His wide reading was apparent but not “showy.” He explored “The Grammar of Grace” and “The Revenge of a Saint” in probing depth but practical warmth. He inspired me once to a series on “The Emotions of Christmas.” Advent, like Easter, is always a special challenge. His epigrams gripped as when he showed that “worship disinfects us from egotism.”

His exquisite little book of sermons entitled He Is Able begins with a gem simply entitled “When I Survey the Wondrous Cross.” His message when he was president of the Methodist Conference-on “Offering Christ to the People”-left his hearers breathless but buoyant. In my nominations for the “Fifteen Most Significant Sermons in Church History” I have included his powerful “This Britain: What Would a Revival Do for Britain,” which made front-page headlines in large type at an especially vexing time for the nation. Sangster was unquestionably part of the royalty of the pulpit in the last century; and though long silenced, we would profit by reading him.

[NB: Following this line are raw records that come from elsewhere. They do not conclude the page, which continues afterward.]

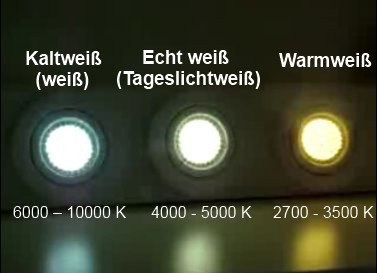 Lichtfarben der bioledex led leuchtmittel led lampen for Lampen 5000 kelvin
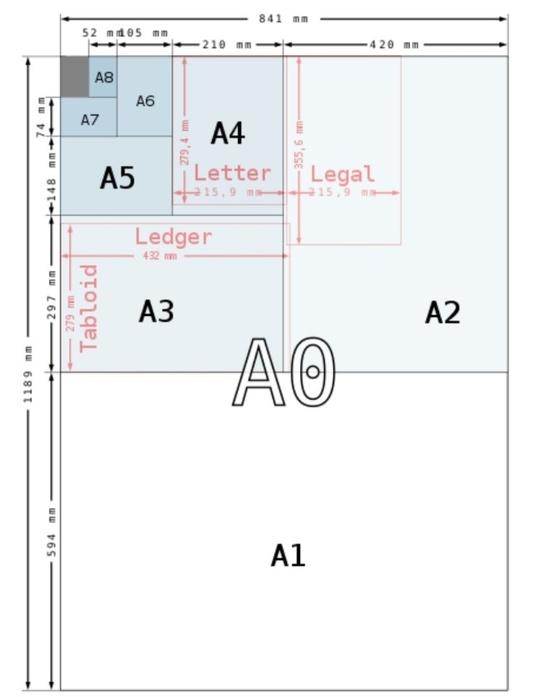 국제 종이크기표준 ISO 216(A4등 A계열).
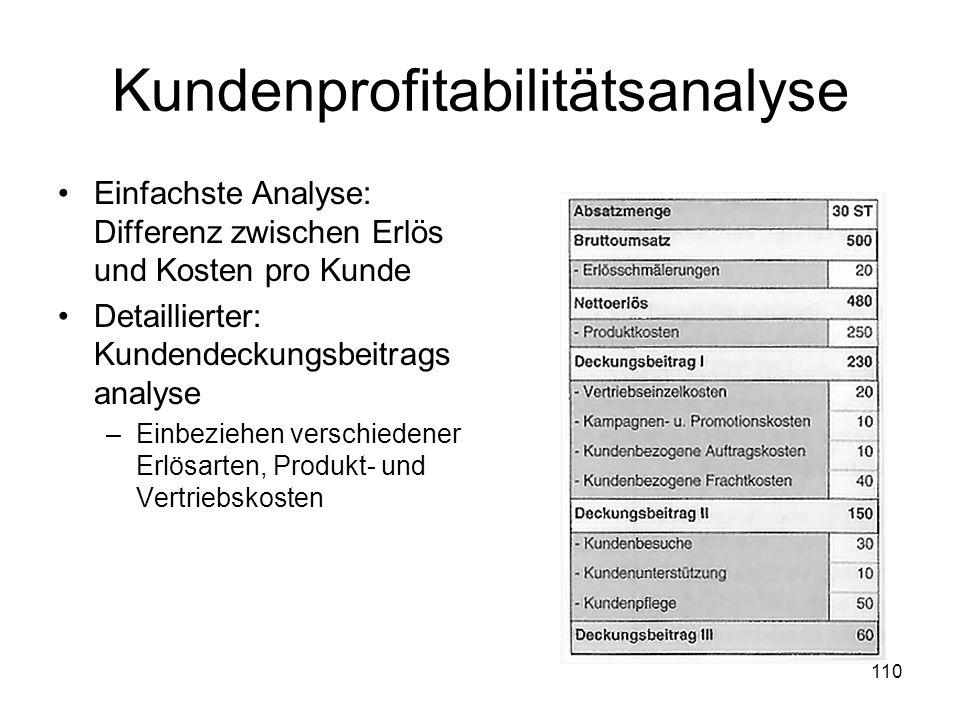 110 Kundenprofitabilitätsanalyse Einfachste Analyse: Differenz zwischen Erlös und Kosten pro Kunde Detaillierter: Kundendeckungsbeitrags analyse –Einb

Reflectiveness on the preaching craft

Not all gifted preachers are self-conscious about their craft. They just do it! But Sangster was an avid student of the art and gave us two sterling volumes that were widely circulated.

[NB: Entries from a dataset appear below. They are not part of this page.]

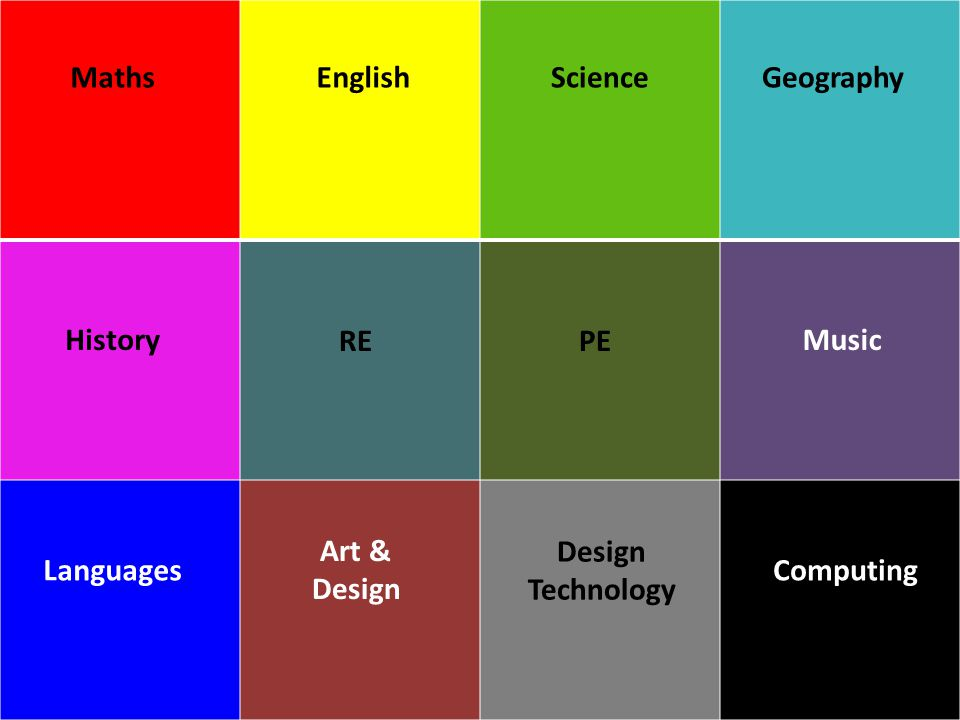 Maths English. Science. Geography. History. RE. PE. Music. Art & Design. Design Technology.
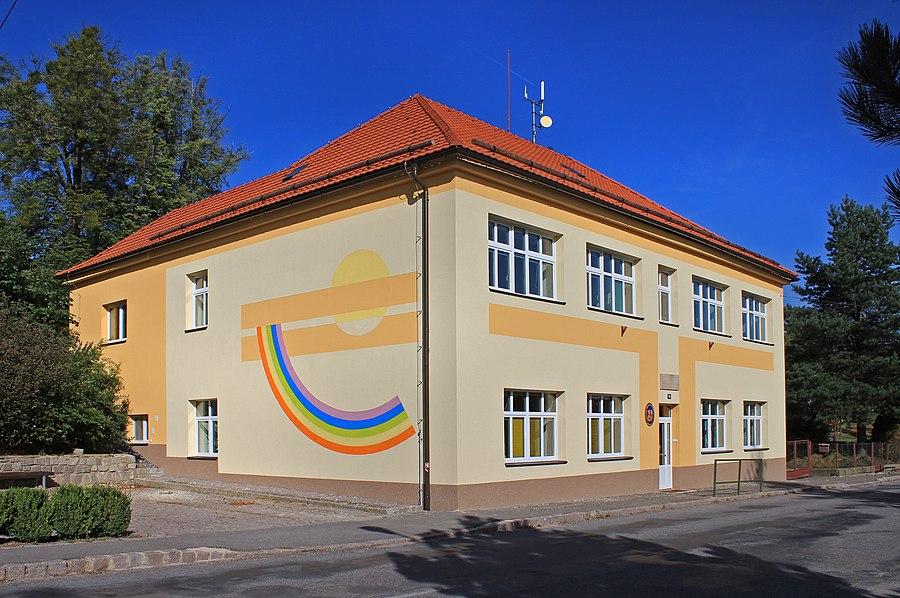 Budislav (Svitavy District)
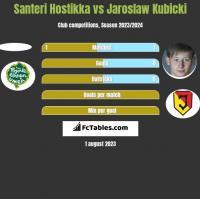 Santeri Hostikka vs Jaroslaw Kubicki h2h player stats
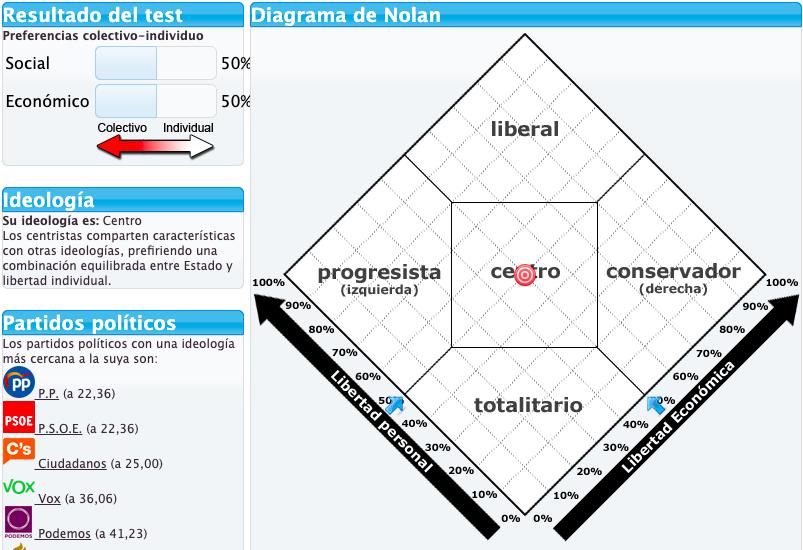 HILO DE POLITICA - Diagrama de Nolan (Test político) - Página 16 Captur11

In his The Craft of Sermon Construction, Sangster analyzes why preaching and preachers were moving into the shadows of the culture. Anchored strongly in Scriptural authority, he takes after weak theology and stoutly defends evangelistic preaching. He is most uneasy with topical and life-situation preaching; he champions the teaching sermon and fidelity to the text. He warns against “the fatal plague of saying something new” and warns against the “what the text really means” approach as a discouragement to reading the Scripture. His strictures on “stealing other people’s sermons” and the dangers of irony are much needed in our time. His attention to the emotional outline of the sermon is most refreshing. There was little output on homiletics in Britain in the last century; but this is abiding, quality stuff and merited publication.

The companion volume, although now supplanted by the work of Bryan Chappell in our time, was titled The Craft of Sermon Illustration. He was a master at illustration, a talent we would all seek (although a few have been utterly indifferent to it). In 1950 he was already seeing the reduced value of biblical illustration because of mounting biblical illiteracy. His work on sources and variety of illustration and the dangerous illustration are most helpful, and his practical suggestions on gleaning illustrations from our reading are trenchant and relevant. Who of us couldn’t improve here?

Incisiveness as a theologian

Adding luster to the constellation of his giftedness was his theological perspicacity. While in the bomb shelters, he wrote his Ph.D. dissertation for London University on The Path to Perfection: An Examination and Restatement of John Wesley’s Doctrine of Christian Perfection. He excavates the 30 biblical passages which gave shape to Wesley’s doctrine of “Perfect Love” (showing that Wesley himself never claimed to have attained it). He honestly faces the counter-arguments that Warfield detonated in his Perfectionism.

He is troubled that the average Christian’s experience is so far below normal and is convincing to the point that Christ would not leave us wallowing in sin. “He breaks the power of cancelled sin!” Sensitive to some inconsistencies in Wesley, he comes close to the “moment by moment life,” which many of us have found congenial in the Keswick message. He adroitly interacts with both philosophy and psychology in his rejection of eradication. He builds a wise and balanced theology of experience out of careful handling of Scripture and “sound doctrine.” “Our permanent address is ‘in Christ,’” he demonstrates.

Bottom line: Sangster was a remarkably versatile servant of Christ for his times and may well be, more than we realize, something of a man for our times as well. Ad Gloriam Dei.